Иногда вид поросшего травой берега оживлял у кого-нибудь из женщин воспоминание о долине, куда им не было возврата, и она затягивала знакомую с детства песню. Но ее уже не подхватывал хор, и женщина тут же умолкала, удивленная и испуганная собственным голосом.
Но и в долине больше не слышно было песен.
Разлетевшись оттуда, как разлетаются ласточки, когда внезапно наступают холода, они вошли в моду и зазвучали на городских площадях и на концертных эстрадах.
Девушек каждое воскресенье вызывали в селение на репетицию.
Их наряжали по этому случаю в «характерные местные костюмы», которых на самом деле здесь никто никогда не видел, и они гуськом поднимались на подмостки.

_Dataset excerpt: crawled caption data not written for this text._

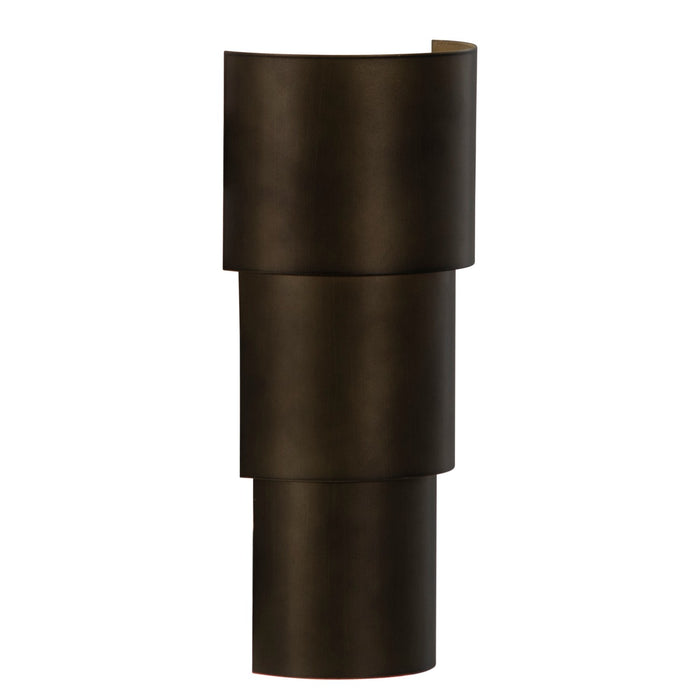 Gabby - SCH-175680 - Two Light Wall Sconce - Mazie - Antique Bronze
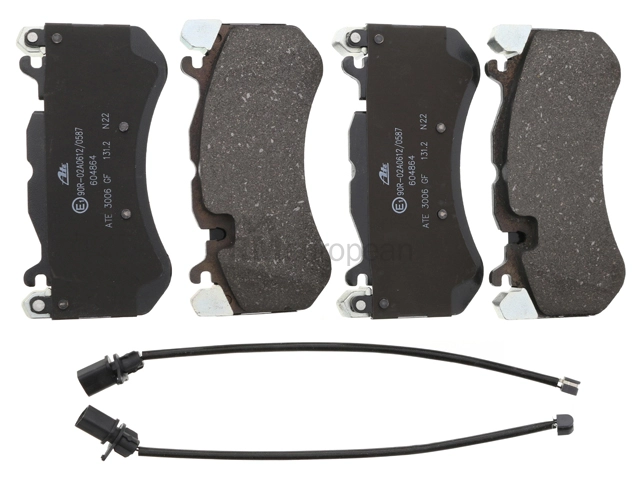 VW-Audi Brake Pad Set ATE 4G0698151AC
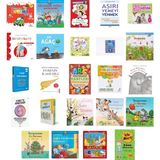 Yeti Kitap 2-4 Yaş Etkinliklerle Boyama Kitabı 1... +23 Eğitim Kitabı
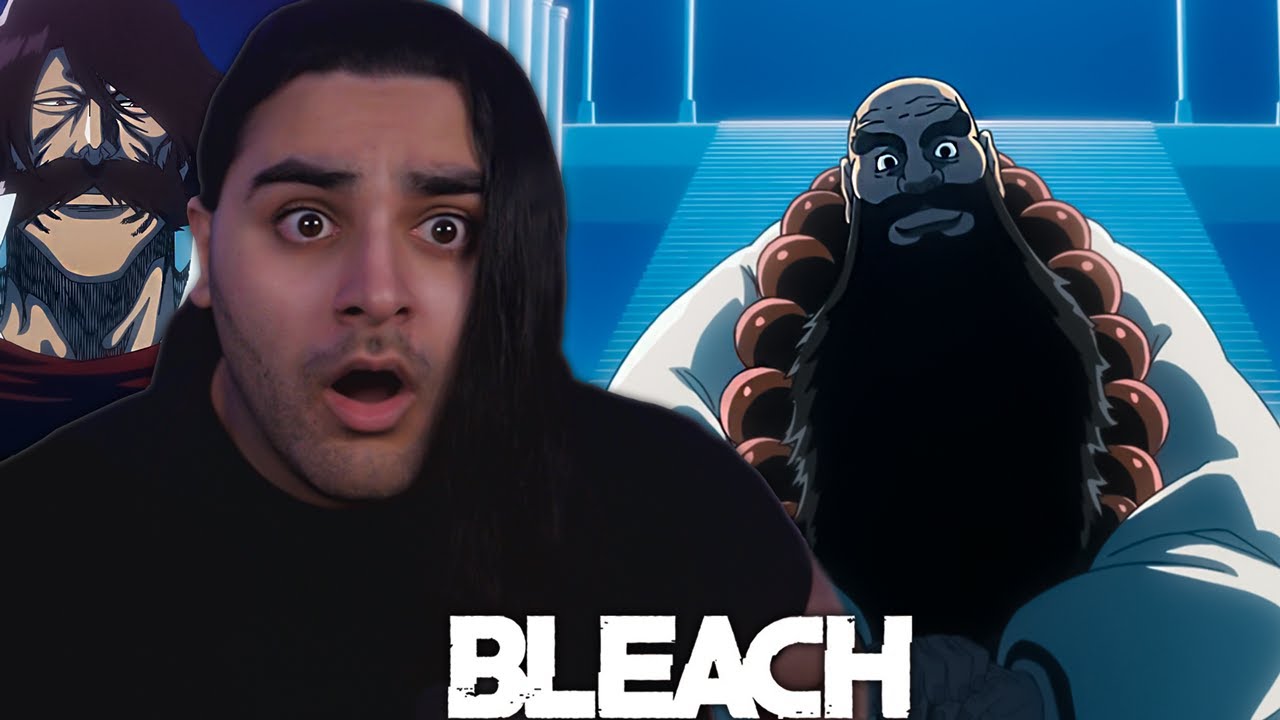 Bleach TYBW Episode 9 Reaction! - UNOHANA THE FIRST KENPACHI! 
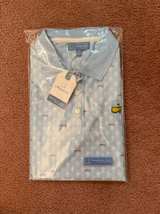 Magnolia Lane Masters Sleeveless Golf Polo - Medium - Image 5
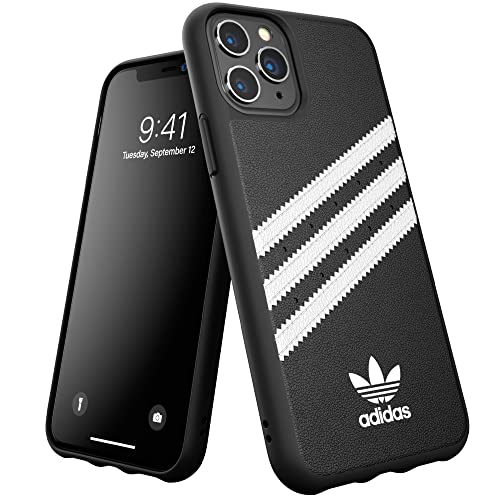 Adidas Originals Kompatibel mit iPhone 11 Pro Hülle, TPU Schutzhülle - Schwarz von adidas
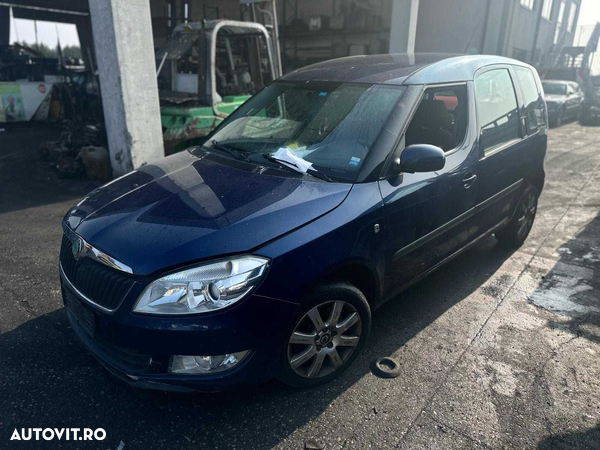 piese auto second hand Skoda Roomster 1.6tdi tip CAY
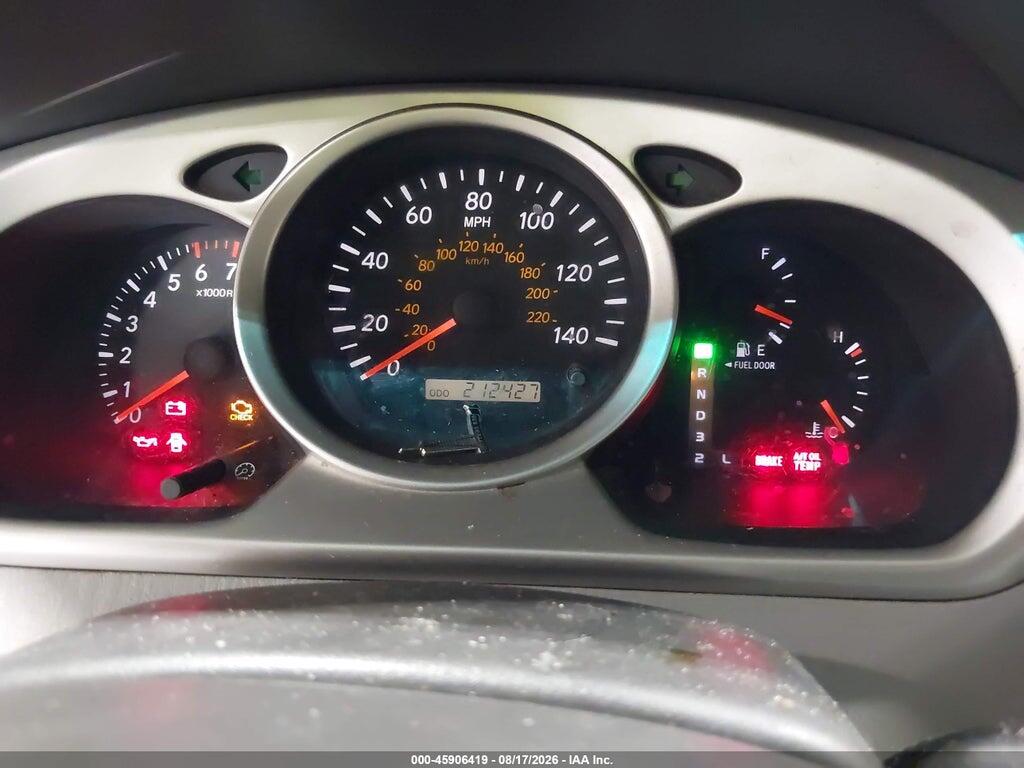 JTEHP21A770215608 2007 TOYOTA HIGHLANDER photo no. 7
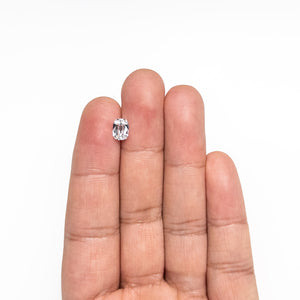 1.01ct 7.08x6.29x3.00mm VVS2 F Old Mine Cut 26744-02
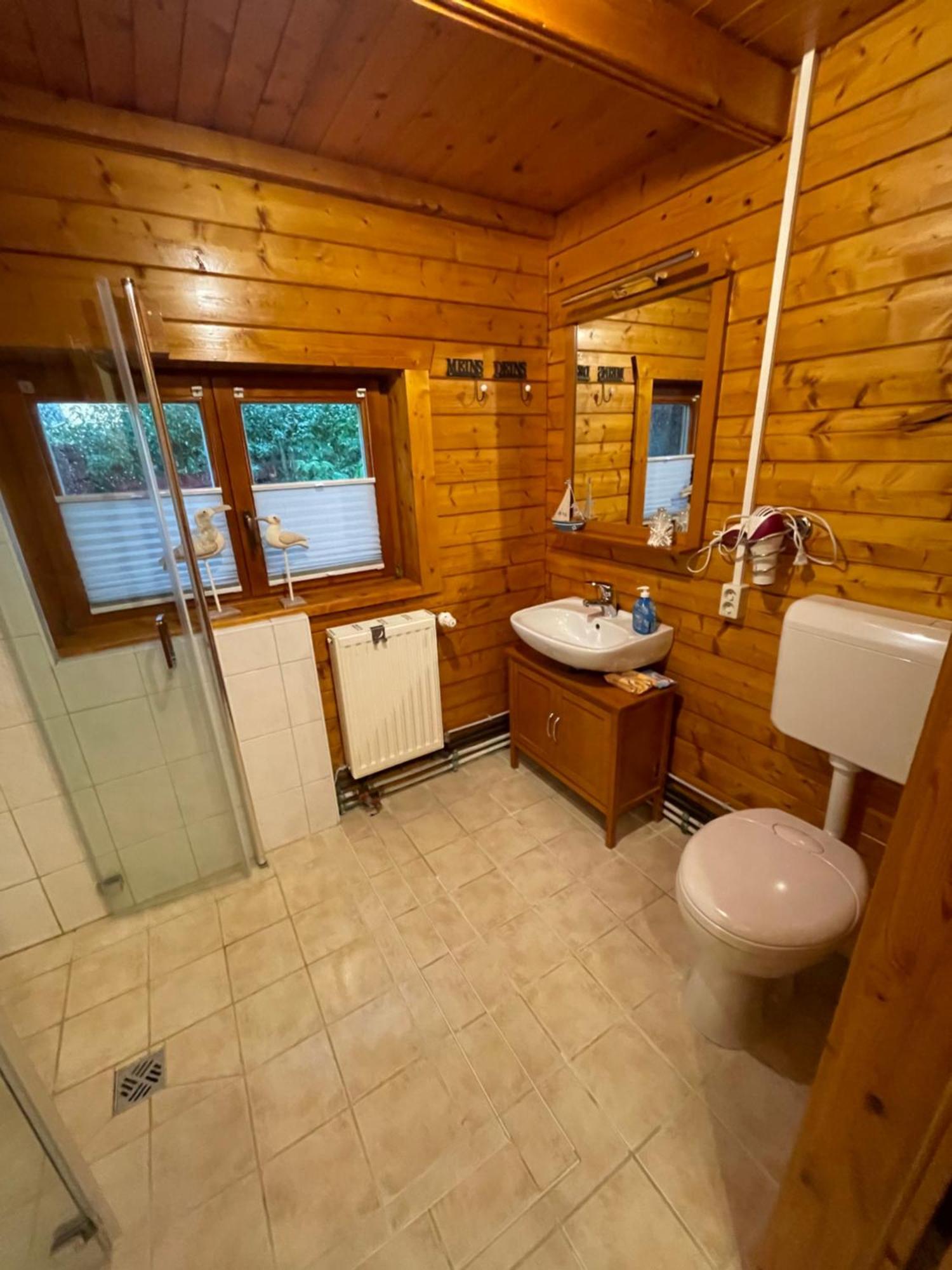 Ferienhaeuser An Den Orgelpfeifen Scheibenberg Extérieur photo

Залитые ослепительным светом рефлекторов, они устремляли взгляд в полутьму потолка, где находили непонятную роспись и маски, строившие им рожи.

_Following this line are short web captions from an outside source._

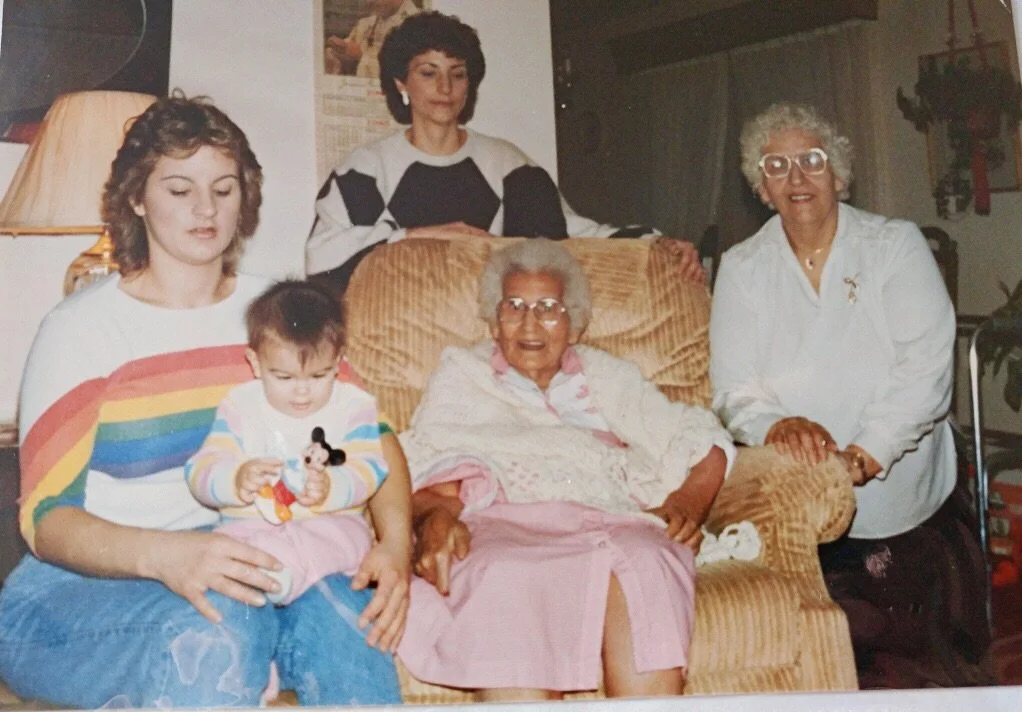 My Métis Maternal Lineage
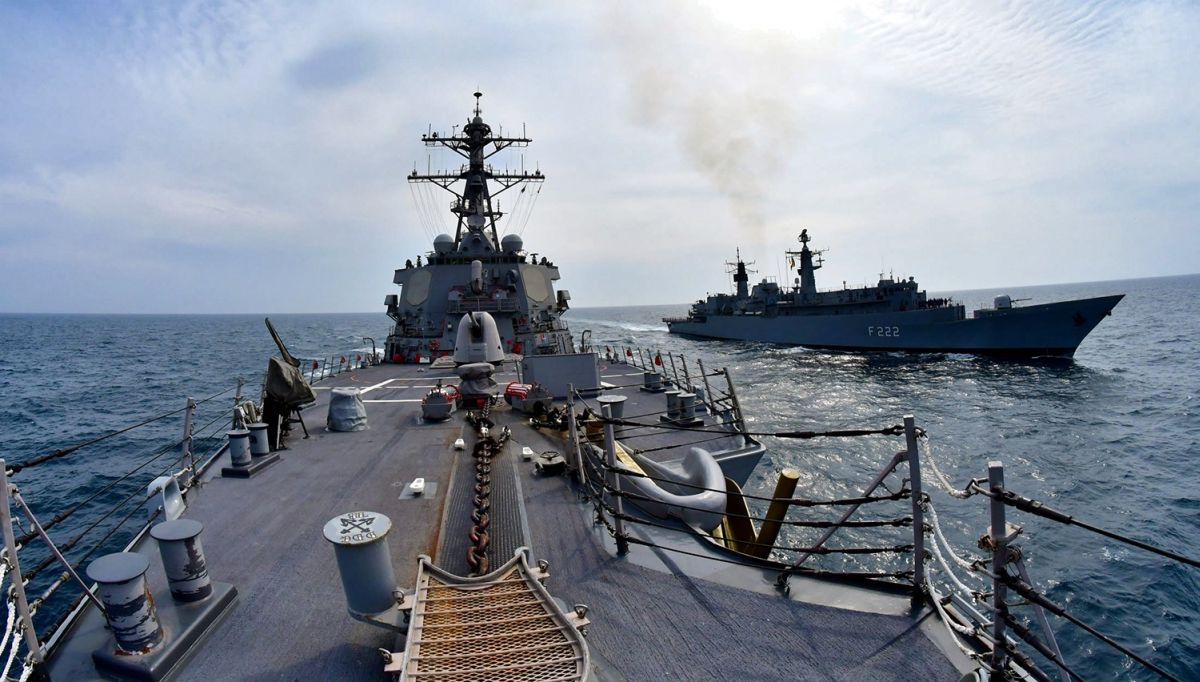 Россия, Чёрное море и военная стратегия Румынии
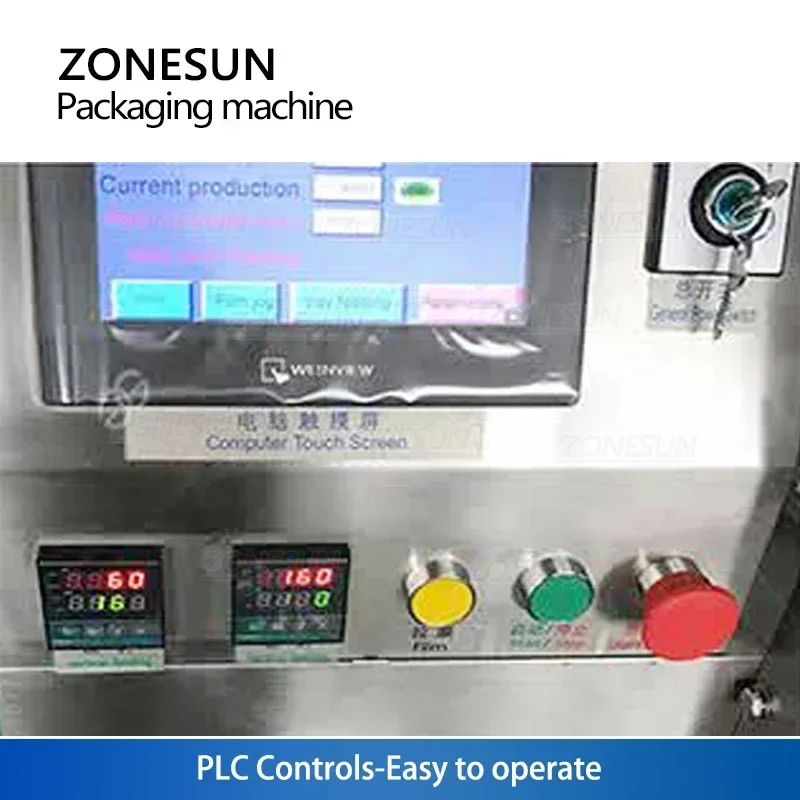 ZONESUN ZS-GPT1 자동 티백 충전 및 밀봉  - Coffee Tea Bean Leaf 리뷰 및 가격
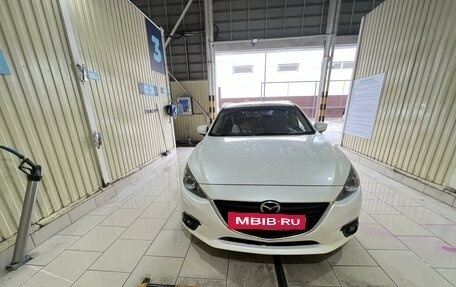 Mazda 3, 2014 год, 1 500 000 рублей, 3 фотография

Так они и пели, уставившись в потолок, застыв в неловкой, напряженной. позе, пели во все горло, срываясь на крик, а фотоаппараты щелкали.
И на фотографиях девушек, которые часто появлялись в газетах, было видно, как напряженно раздувались их шеи от старания петь «во весь голос», как им приказывали.
Иногда их возили на праздники в соседние селения и даже в город. В таких случаях их сажали в открытый грузовик, и, приезжая на место, обалделые и окоченевшие, они с трудом вылезали из него, путаясь в своих длинных пестрых юбках. Потом, сбившись тесной кучкой, смущенные любопытством, которое они вызывали, девушки шли на площадь, где должны были петь.
Там они становились в кружок и с серьезными лицами, глядя друг другу в глаза, начинали свое выступление, а люди вокруг аплодировали, и многие со смехом отпускали замечания по поводу здоровой свежести певиц.
По возвращении они сдавали «местные костюмы» в театр и шли домой, усталые и униженные.
Дома их никто ни о чем не расспрашивал, и они были благодарны за это молчание.
Выселения, между тем, становились все более частыми…
— Надо в шею их гнать отсюда! — орал в селении Кривой, ходивший теперь всегда в кавалерийских сапогах и с хлыстиком у пояса.
Эмилия, предвидевшая, что скоро дело дойдет и до Красного дома, в конце концов согласилась поселиться у Сперанцы, и в один прекрасный день они с Надаленом перевезли все свои пожитки в хибарку.
— Кто бы мог подумать? — говорил старик. — Мы все смеялись над домом Сперанцы, а теперь это единственный угол, где мы можем укрыться, чтобы нас не вышвырнули из долины.
Сперанца хотела уступить старикам свою комнату, а для себя поставить кровать на кухне, с тем чтобы в дальнейшем сделать пристройку к хибарке и разместиться получше. Но несколько дней спустя к ней пришел муж Элены и попросил приютить его и жену. Элена ждала ребенка и, понятно, была бы не в состоянии «бродить по свету» в случае выселения. Вместе с ними перебрались к Сперанце родители и братья Элены.
Теперь в хибарке на болоте разместились четыре семьи.
— Пусть приходят! — кричал Надален, когда был в ударе. — Пусть приходят! Отсюда нас никто не выгонит. Здесь не поместье, и этот дом не хозяйский, чтобы из него людей выселять, а раз так, нас не могут вышвырнуть из коммуны.
Он потирал себе руки от удовольствия.